[Exercise materials Boundary: Start]

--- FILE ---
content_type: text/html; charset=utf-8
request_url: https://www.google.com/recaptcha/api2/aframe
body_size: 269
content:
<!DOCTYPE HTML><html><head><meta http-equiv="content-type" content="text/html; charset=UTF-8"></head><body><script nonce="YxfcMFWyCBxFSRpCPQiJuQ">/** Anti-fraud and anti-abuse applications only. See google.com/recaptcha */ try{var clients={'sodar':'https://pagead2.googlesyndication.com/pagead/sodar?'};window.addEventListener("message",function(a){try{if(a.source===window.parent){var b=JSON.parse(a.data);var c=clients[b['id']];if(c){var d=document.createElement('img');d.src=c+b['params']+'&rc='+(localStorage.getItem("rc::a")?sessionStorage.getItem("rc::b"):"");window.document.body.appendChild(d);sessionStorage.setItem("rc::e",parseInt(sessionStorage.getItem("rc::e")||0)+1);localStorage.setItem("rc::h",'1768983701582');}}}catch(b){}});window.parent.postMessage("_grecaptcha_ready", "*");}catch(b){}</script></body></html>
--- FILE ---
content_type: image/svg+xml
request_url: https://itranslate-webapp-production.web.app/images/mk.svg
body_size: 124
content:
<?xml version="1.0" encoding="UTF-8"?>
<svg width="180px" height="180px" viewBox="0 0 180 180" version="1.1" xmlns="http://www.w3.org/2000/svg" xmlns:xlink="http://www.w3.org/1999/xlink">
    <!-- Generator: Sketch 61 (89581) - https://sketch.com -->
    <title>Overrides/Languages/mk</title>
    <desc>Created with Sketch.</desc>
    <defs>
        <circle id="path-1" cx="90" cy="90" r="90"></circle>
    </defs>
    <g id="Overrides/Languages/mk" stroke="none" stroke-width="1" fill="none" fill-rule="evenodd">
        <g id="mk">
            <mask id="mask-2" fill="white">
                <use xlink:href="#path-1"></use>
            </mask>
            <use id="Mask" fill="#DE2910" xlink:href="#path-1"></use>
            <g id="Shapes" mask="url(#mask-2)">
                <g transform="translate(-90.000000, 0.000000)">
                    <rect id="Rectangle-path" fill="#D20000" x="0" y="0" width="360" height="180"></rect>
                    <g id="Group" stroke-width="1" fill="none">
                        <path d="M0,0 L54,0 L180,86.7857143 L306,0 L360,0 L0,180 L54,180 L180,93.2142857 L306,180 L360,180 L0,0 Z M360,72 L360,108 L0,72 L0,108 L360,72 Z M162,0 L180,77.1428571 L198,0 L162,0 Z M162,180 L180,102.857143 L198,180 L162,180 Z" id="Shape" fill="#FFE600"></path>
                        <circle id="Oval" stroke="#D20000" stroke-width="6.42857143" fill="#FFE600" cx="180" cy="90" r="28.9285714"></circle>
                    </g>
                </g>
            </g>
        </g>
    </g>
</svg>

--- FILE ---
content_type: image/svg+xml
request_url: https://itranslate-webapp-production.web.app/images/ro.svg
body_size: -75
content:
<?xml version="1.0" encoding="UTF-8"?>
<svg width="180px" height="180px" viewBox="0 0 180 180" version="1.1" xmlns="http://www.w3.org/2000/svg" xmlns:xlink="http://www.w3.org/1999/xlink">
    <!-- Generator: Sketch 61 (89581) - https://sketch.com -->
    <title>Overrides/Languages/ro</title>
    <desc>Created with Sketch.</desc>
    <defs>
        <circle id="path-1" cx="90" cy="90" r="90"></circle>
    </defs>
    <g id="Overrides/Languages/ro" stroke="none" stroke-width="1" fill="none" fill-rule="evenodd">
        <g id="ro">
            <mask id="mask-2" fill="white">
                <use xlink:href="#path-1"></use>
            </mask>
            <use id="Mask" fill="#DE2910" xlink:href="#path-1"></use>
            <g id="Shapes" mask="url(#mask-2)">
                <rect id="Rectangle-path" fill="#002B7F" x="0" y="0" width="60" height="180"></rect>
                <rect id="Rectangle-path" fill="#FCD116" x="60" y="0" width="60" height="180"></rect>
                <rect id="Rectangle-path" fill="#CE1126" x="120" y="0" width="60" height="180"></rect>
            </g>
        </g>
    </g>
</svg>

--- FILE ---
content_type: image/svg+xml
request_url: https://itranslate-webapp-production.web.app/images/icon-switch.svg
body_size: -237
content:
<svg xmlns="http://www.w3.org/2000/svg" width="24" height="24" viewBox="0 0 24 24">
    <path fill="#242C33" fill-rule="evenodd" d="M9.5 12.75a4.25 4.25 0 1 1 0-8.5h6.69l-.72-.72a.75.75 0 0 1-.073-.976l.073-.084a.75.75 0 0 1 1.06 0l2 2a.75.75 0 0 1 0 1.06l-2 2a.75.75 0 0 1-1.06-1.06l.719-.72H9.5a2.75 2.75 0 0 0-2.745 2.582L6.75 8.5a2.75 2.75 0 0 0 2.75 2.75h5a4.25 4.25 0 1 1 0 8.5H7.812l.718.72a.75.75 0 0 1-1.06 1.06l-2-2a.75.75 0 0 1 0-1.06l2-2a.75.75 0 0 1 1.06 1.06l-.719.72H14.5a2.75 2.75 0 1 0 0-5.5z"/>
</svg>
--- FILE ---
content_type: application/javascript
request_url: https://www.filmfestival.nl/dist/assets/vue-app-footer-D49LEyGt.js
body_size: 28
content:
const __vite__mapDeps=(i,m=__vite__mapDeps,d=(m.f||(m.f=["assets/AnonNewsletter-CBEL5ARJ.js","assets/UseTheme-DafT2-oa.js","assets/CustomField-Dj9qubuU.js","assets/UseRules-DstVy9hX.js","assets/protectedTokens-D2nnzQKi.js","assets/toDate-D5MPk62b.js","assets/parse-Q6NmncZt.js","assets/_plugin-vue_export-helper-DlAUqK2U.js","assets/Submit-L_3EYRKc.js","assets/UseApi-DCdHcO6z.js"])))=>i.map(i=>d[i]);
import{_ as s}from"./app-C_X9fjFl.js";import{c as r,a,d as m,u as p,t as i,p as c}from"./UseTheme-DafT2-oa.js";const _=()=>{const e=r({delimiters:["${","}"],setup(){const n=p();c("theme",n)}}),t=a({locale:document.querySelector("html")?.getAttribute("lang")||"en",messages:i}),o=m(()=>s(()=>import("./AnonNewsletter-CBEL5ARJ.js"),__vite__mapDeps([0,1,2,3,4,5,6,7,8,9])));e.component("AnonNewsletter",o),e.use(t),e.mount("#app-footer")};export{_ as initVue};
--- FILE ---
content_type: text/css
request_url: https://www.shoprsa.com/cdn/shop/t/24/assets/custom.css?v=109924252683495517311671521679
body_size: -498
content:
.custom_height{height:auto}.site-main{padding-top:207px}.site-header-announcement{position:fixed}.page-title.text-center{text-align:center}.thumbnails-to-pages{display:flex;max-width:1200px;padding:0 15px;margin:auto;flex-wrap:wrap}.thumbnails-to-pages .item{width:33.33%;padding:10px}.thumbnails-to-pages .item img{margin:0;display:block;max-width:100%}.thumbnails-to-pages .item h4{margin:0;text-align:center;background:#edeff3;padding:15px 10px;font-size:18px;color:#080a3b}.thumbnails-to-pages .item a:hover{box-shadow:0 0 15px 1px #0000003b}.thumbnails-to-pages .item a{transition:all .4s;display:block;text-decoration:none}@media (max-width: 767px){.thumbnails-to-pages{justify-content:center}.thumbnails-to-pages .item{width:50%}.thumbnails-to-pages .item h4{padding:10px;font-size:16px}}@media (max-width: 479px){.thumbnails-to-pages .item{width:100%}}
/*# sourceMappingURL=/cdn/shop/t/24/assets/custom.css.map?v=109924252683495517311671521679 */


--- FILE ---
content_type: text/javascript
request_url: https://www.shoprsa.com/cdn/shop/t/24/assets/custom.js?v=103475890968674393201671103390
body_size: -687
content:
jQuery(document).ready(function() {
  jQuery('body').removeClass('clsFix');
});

[Exercise materials Boundary: End]

Your goal
Restate every record exactly, leaving nothing out.

Answer to this exercise
--- FILE ---
content_type: text/html; charset=utf-8
request_url: https://www.google.com/recaptcha/api2/aframe
body_size: 269
content:
<!DOCTYPE HTML><html><head><meta http-equiv="content-type" content="text/html; charset=UTF-8"></head><body><script nonce="YxfcMFWyCBxFSRpCPQiJuQ">/** Anti-fraud and anti-abuse applications only. See google.com/recaptcha */ try{var clients={'sodar':'https://pagead2.googlesyndication.com/pagead/sodar?'};window.addEventListener("message",function(a){try{if(a.source===window.parent){var b=JSON.parse(a.data);var c=clients[b['id']];if(c){var d=document.createElement('img');d.src=c+b['params']+'&rc='+(localStorage.getItem("rc::a")?sessionStorage.getItem("rc::b"):"");window.document.body.appendChild(d);sessionStorage.setItem("rc::e",parseInt(sessionStorage.getItem("rc::e")||0)+1);localStorage.setItem("rc::h",'1768983701582');}}}catch(b){}});window.parent.postMessage("_grecaptcha_ready", "*");}catch(b){}</script></body></html>
--- FILE ---
content_type: image/svg+xml
request_url: https://itranslate-webapp-production.web.app/images/mk.svg
body_size: 124
content:
<?xml version="1.0" encoding="UTF-8"?>
<svg width="180px" height="180px" viewBox="0 0 180 180" version="1.1" xmlns="http://www.w3.org/2000/svg" xmlns:xlink="http://www.w3.org/1999/xlink">
    <!-- Generator: Sketch 61 (89581) - https://sketch.com -->
    <title>Overrides/Languages/mk</title>
    <desc>Created with Sketch.</desc>
    <defs>
        <circle id="path-1" cx="90" cy="90" r="90"></circle>
    </defs>
    <g id="Overrides/Languages/mk" stroke="none" stroke-width="1" fill="none" fill-rule="evenodd">
        <g id="mk">
            <mask id="mask-2" fill="white">
                <use xlink:href="#path-1"></use>
            </mask>
            <use id="Mask" fill="#DE2910" xlink:href="#path-1"></use>
            <g id="Shapes" mask="url(#mask-2)">
                <g transform="translate(-90.000000, 0.000000)">
                    <rect id="Rectangle-path" fill="#D20000" x="0" y="0" width="360" height="180"></rect>
                    <g id="Group" stroke-width="1" fill="none">
                        <path d="M0,0 L54,0 L180,86.7857143 L306,0 L360,0 L0,180 L54,180 L180,93.2142857 L306,180 L360,180 L0,0 Z M360,72 L360,108 L0,72 L0,108 L360,72 Z M162,0 L180,77.1428571 L198,0 L162,0 Z M162,180 L180,102.857143 L198,180 L162,180 Z" id="Shape" fill="#FFE600"></path>
                        <circle id="Oval" stroke="#D20000" stroke-width="6.42857143" fill="#FFE600" cx="180" cy="90" r="28.9285714"></circle>
                    </g>
                </g>
            </g>
        </g>
    </g>
</svg>

--- FILE ---
content_type: image/svg+xml
request_url: https://itranslate-webapp-production.web.app/images/ro.svg
body_size: -75
content:
<?xml version="1.0" encoding="UTF-8"?>
<svg width="180px" height="180px" viewBox="0 0 180 180" version="1.1" xmlns="http://www.w3.org/2000/svg" xmlns:xlink="http://www.w3.org/1999/xlink">
    <!-- Generator: Sketch 61 (89581) - https://sketch.com -->
    <title>Overrides/Languages/ro</title>
    <desc>Created with Sketch.</desc>
    <defs>
        <circle id="path-1" cx="90" cy="90" r="90"></circle>
    </defs>
    <g id="Overrides/Languages/ro" stroke="none" stroke-width="1" fill="none" fill-rule="evenodd">
        <g id="ro">
            <mask id="mask-2" fill="white">
                <use xlink:href="#path-1"></use>
            </mask>
            <use id="Mask" fill="#DE2910" xlink:href="#path-1"></use>
            <g id="Shapes" mask="url(#mask-2)">
                <rect id="Rectangle-path" fill="#002B7F" x="0" y="0" width="60" height="180"></rect>
                <rect id="Rectangle-path" fill="#FCD116" x="60" y="0" width="60" height="180"></rect>
                <rect id="Rectangle-path" fill="#CE1126" x="120" y="0" width="60" height="180"></rect>
            </g>
        </g>
    </g>
</svg>

--- FILE ---
content_type: image/svg+xml
request_url: https://itranslate-webapp-production.web.app/images/icon-switch.svg
body_size: -237
content:
<svg xmlns="http://www.w3.org/2000/svg" width="24" height="24" viewBox="0 0 24 24">
    <path fill="#242C33" fill-rule="evenodd" d="M9.5 12.75a4.25 4.25 0 1 1 0-8.5h6.69l-.72-.72a.75.75 0 0 1-.073-.976l.073-.084a.75.75 0 0 1 1.06 0l2 2a.75.75 0 0 1 0 1.06l-2 2a.75.75 0 0 1-1.06-1.06l.719-.72H9.5a2.75 2.75 0 0 0-2.745 2.582L6.75 8.5a2.75 2.75 0 0 0 2.75 2.75h5a4.25 4.25 0 1 1 0 8.5H7.812l.718.72a.75.75 0 0 1-1.06 1.06l-2-2a.75.75 0 0 1 0-1.06l2-2a.75.75 0 0 1 1.06 1.06l-.719.72H14.5a2.75 2.75 0 1 0 0-5.5z"/>
</svg>
--- FILE ---
content_type: application/javascript
request_url: https://www.filmfestival.nl/dist/assets/vue-app-footer-D49LEyGt.js
body_size: 28
content:
const __vite__mapDeps=(i,m=__vite__mapDeps,d=(m.f||(m.f=["assets/AnonNewsletter-CBEL5ARJ.js","assets/UseTheme-DafT2-oa.js","assets/CustomField-Dj9qubuU.js","assets/UseRules-DstVy9hX.js","assets/protectedTokens-D2nnzQKi.js","assets/toDate-D5MPk62b.js","assets/parse-Q6NmncZt.js","assets/_plugin-vue_export-helper-DlAUqK2U.js","assets/Submit-L_3EYRKc.js","assets/UseApi-DCdHcO6z.js"])))=>i.map(i=>d[i]);
import{_ as s}from"./app-C_X9fjFl.js";import{c as r,a,d as m,u as p,t as i,p as c}from"./UseTheme-DafT2-oa.js";const _=()=>{const e=r({delimiters:["${","}"],setup(){const n=p();c("theme",n)}}),t=a({locale:document.querySelector("html")?.getAttribute("lang")||"en",messages:i}),o=m(()=>s(()=>import("./AnonNewsletter-CBEL5ARJ.js"),__vite__mapDeps([0,1,2,3,4,5,6,7,8,9])));e.component("AnonNewsletter",o),e.use(t),e.mount("#app-footer")};export{_ as initVue};
--- FILE ---
content_type: text/css
request_url: https://www.shoprsa.com/cdn/shop/t/24/assets/custom.css?v=109924252683495517311671521679
body_size: -498
content:
.custom_height{height:auto}.site-main{padding-top:207px}.site-header-announcement{position:fixed}.page-title.text-center{text-align:center}.thumbnails-to-pages{display:flex;max-width:1200px;padding:0 15px;margin:auto;flex-wrap:wrap}.thumbnails-to-pages .item{width:33.33%;padding:10px}.thumbnails-to-pages .item img{margin:0;display:block;max-width:100%}.thumbnails-to-pages .item h4{margin:0;text-align:center;background:#edeff3;padding:15px 10px;font-size:18px;color:#080a3b}.thumbnails-to-pages .item a:hover{box-shadow:0 0 15px 1px #0000003b}.thumbnails-to-pages .item a{transition:all .4s;display:block;text-decoration:none}@media (max-width: 767px){.thumbnails-to-pages{justify-content:center}.thumbnails-to-pages .item{width:50%}.thumbnails-to-pages .item h4{padding:10px;font-size:16px}}@media (max-width: 479px){.thumbnails-to-pages .item{width:100%}}
/*# sourceMappingURL=/cdn/shop/t/24/assets/custom.css.map?v=109924252683495517311671521679 */


--- FILE ---
content_type: text/javascript
request_url: https://www.shoprsa.com/cdn/shop/t/24/assets/custom.js?v=103475890968674393201671103390
body_size: -687
content:
jQuery(document).ready(function() {
  jQuery('body').removeClass('clsFix');
});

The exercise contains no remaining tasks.